BÖLÜM 56

113 10 0
                                    


Derin bir nefes alıp etrafıma baktığımda samanların arasında bir pembelik gördüm. Hemen oraya emekleyerek yaklaşıp samanları dağıtarak arasından aldım. Çiçeği elime aldığımda altında görünen bir iskelet ile kendimi öyle bir geriye attım ki neredeyse samanlardan direk yere düşecektim, fakat Can beni tuttu ve hemen dengemi sağlayıp oradan uzaklaştık.

Kanalizasyon gibi yerde ilerliyorduk. Zemindeki su birikintisi hariç etrafta hiçbir şey yoktu. Karanlık olması gereken yer loş ışıklarla aydınlatılıyordu. Yaklaşık 15 dakika ilerledikten sonra sarmaşıklar yolumuzu kapattı. Elimle sarmaşıkları açıp baktığımda geniş bir alana gelmiştik. Yavaşça adımımı atarken elime bıçağımı da aldım. Can da arkamdan silahı ile geliyordu. Etrafta boş konserve kutuları, su şişeleri ve ölmüş insanlar vardı. Korku içerisinde Can'la ilerliyorduk. Burada ne olmuştu? İleri de sarmaşıkla kapanmış bir yer daha gördük.

- Oraya gidelim mi?

- Asel, güvenli olduğuna emin miyiz?

- Sence burası güvenli mi? (Arkamızda bir ses duyunca ikimiz de hızla arkamıza baktık.)

Kalbim ağzımda atıyordu, nabzımın çok yükseldiğini, nefesimin kesildiğini hissediyordum. Korku iliklerime kadar ulaşmıştı. Arkamızda bulunan bir ölü insan yığının oradan geliyordu sesler. Can, silahını o tarafa çevirmiş, tetikte bekliyordu. Ama eli titrediği için iki eliyle destekliyordu.
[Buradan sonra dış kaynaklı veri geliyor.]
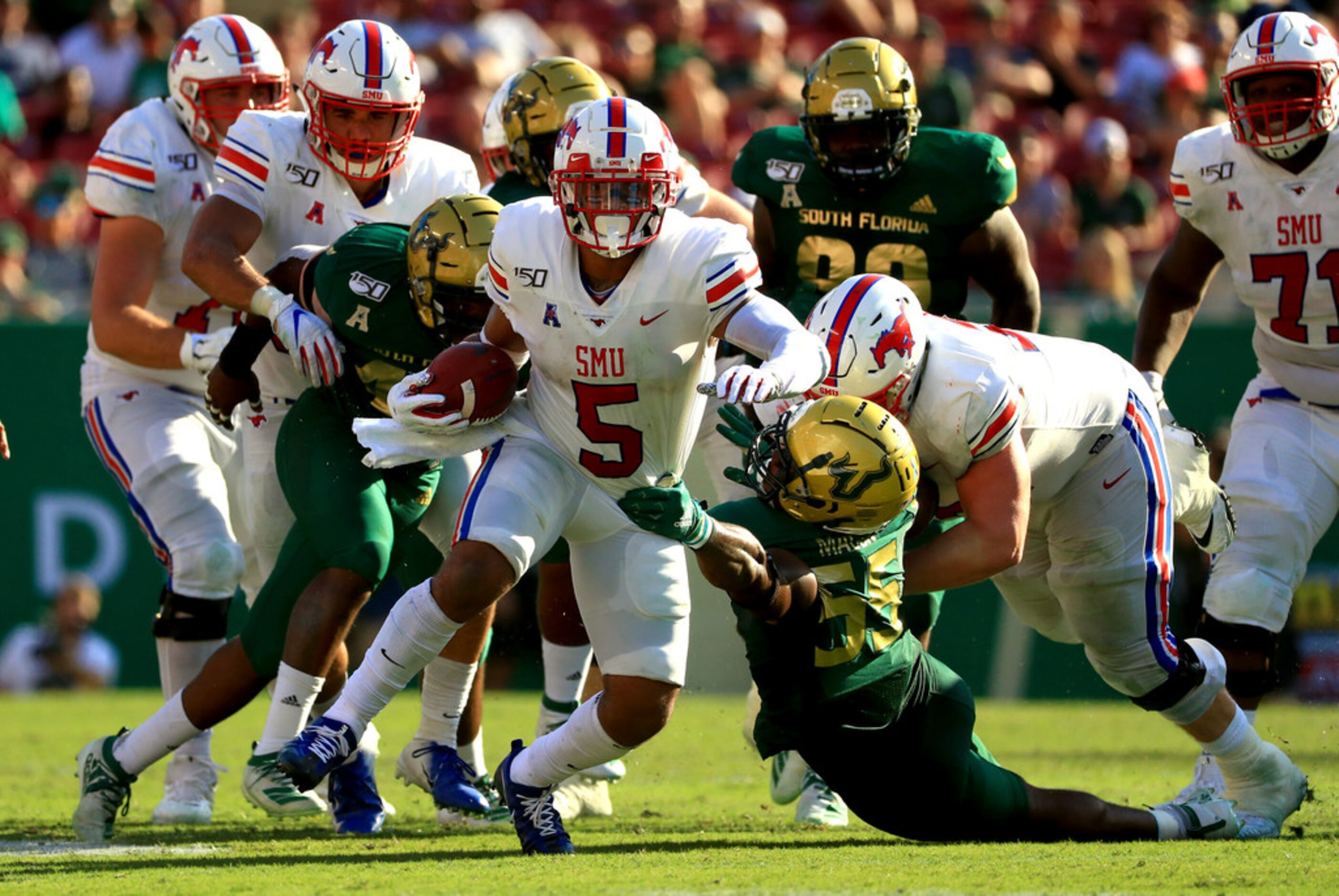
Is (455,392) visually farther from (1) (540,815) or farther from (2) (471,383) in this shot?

- Asel? Can? (Bu Sinan'dı. Bu sefer kalbim korkuyla değil, heyecanla atmaya başladı. Gözlerim dolmuş onu görmeyi bekliyordum.)

Sinan ve Zeynep o iskeletlerin arasından çıktıklarında kanım donmuştu. Kıyafetleri yırtık, her yerleri yara içindeydi. Ne yaşamışlardı acaba?

Bunları düşünmeden önce ona doya doya sarılmak istiyordum ve ses çıkaracağımı bile bile ona koştum. Birbirimize öyle bir sarılmıştık ki bir daha bırakmayacak gibiydik. Onu kaybetmekten çok korkmuştum, tekrar onun yüzünü görmek, tenini hissetmek, gözlerine bakabilmek... Çok mutluydum. Gözümden bir damla düştü.

- Çok korktum Sinan. (Yüzümü avuçlarının arasına aldı. O mükemmel gülümsemesini yapıp alnıma bir öpücük kondurup alnını alnıma dayadı.)

- Benden öyle kolay kurtulamazsın. (Dedi gülümsemesi yüzüne yayılmıştı.)

- Sarılmanız bittiyse gelmeden gizlensek mi? (Zeynep'in sözleri ile birbirimizden ayrıldık.)

- Neyden gizlenmeliyiz?

- Bunu konuşmak için doğru bir yer değil.

Uzaktan gelen bir su sesi ile hepimiz o yöne baktık. Görünürde bir şey yoktu. Sinan eliyle sessiz olun işareti yaptı. Yavaş adımlarla duvarın arkasına doğru ilerledi. Arkasından gelmememizi işaret ederek duvarın yanında gizlenerek öbür tarafa baktı. Orada bir şey görmüş olacak ki korku ile hemen tekrardan duvarın arkasına gizlenerek derin bir nefes aldı. Ardından bize bakarak yanına gelmemizi işaret etti. Sessiz adımlarla yanına ilerledik. Su sesleri yaklaşıyordu. Ne geliyordu, orada ne vardı hiçbir fikrim yoktu.

Can, silahını çıkarınca Sinan silahı yere indirtti. Fısıldayarak 'bana bırak' dedikten sonra botu ile bacağının arasına sıkıştırdığı bıçağı eline aldı. Ses yaklaştıkça kalbimin sesi dışarıdan duyulacak hıza ulaştı. Nefesimi kontrol edemiyor, ses çıkarmamak için elimle ağzımı kapatıyordum. Sinan, derin bir nefes aldıktan sonra kendini o şeyin önüne attı. O şey, ne olduğunu anlayamadan kafasına bıçağı saplayıp geri çıkardı. Yere düşerken su yüzünden fazla ses çıkarmıştı.